We agree. We have never said it is applicable only in these two situations, but we have said
it is only applicable in “very limited, unique situations[.]” In re Smith, 97 So. 3d at 47.
¶14. The chancellor dismissed Pam’s claims, holding that the only question that remained
was whether Pam had standing to request visitation based on in loco parentis. The chancellor
reasoned: “With Jessica’s decision to drop the claim that the parents of the children are unfit,
5 there is no question regarding the fitness of Jessica and Ryan who are the involved parents
of the children.”
¶15. The chancellor’s judgment on its face concluded that visitation was not in the best
interest of the child, which reads like a judgment on the merits of Pam’s claim rather than
addressing Jessica’s standing or Rule 12(b)(6) arguments.

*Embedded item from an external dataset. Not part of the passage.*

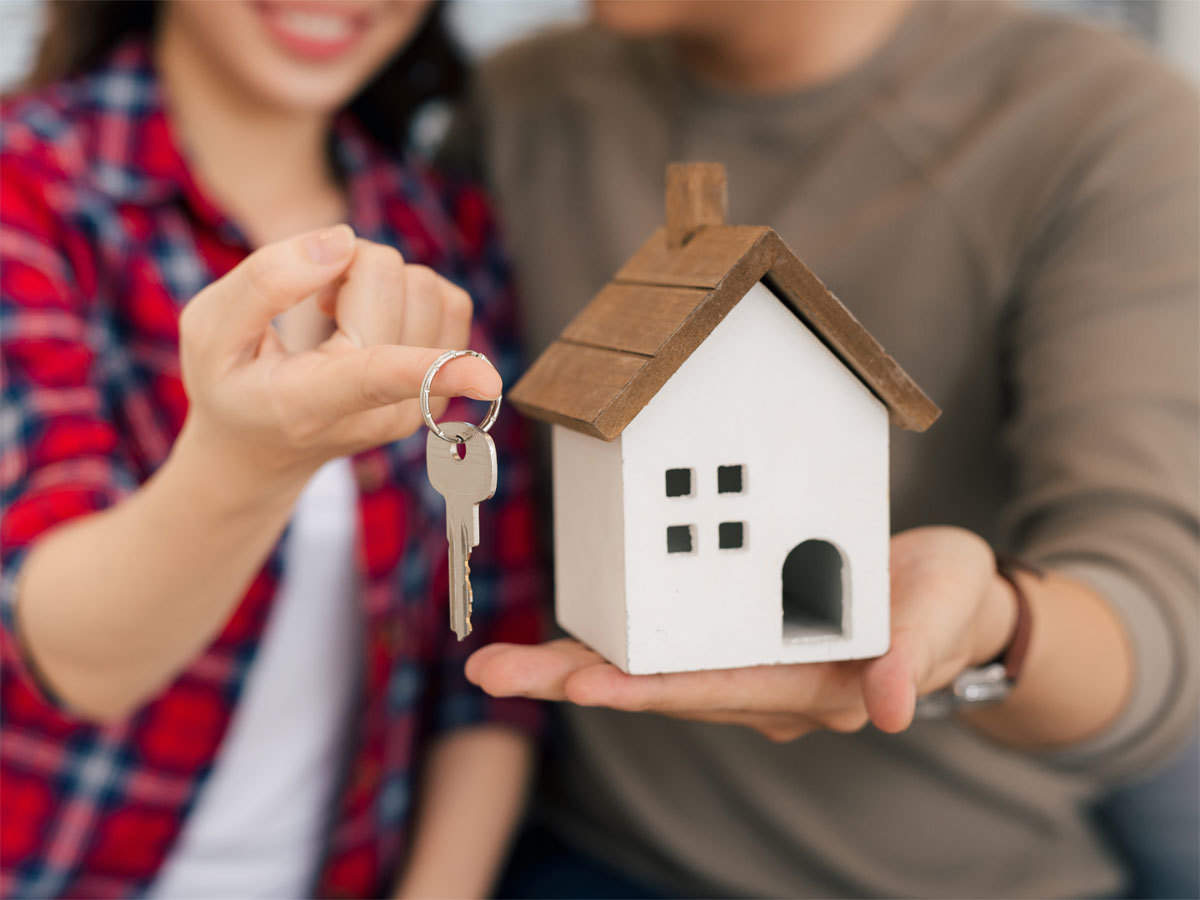 IS IT THE RIGHT TIME TO BUY A HOUSE?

¶16. We find two issues with the chancellor’s judgment. First, the chancellor wrote that
Pam lacked standing but did so without citing Mississippi law concerning a plaintiff’s
standing. Second, if the motion was being disposed of under Rule 12(b)(6), this was
incorrect because Pam’s complaint states a claim for relief. We cannot say that she cannot
present any set of facts that could lead to her success. Leaf River Forest Prods., Inc. v.
Deakle, 661 So. 2d 188, 195 (Miss. 1995). As such, we reverse and remand. On remand,
if Pam can prove that she falls within this Court’s carved out exception of the “very limited,
unique situations” below, her claim succeeds.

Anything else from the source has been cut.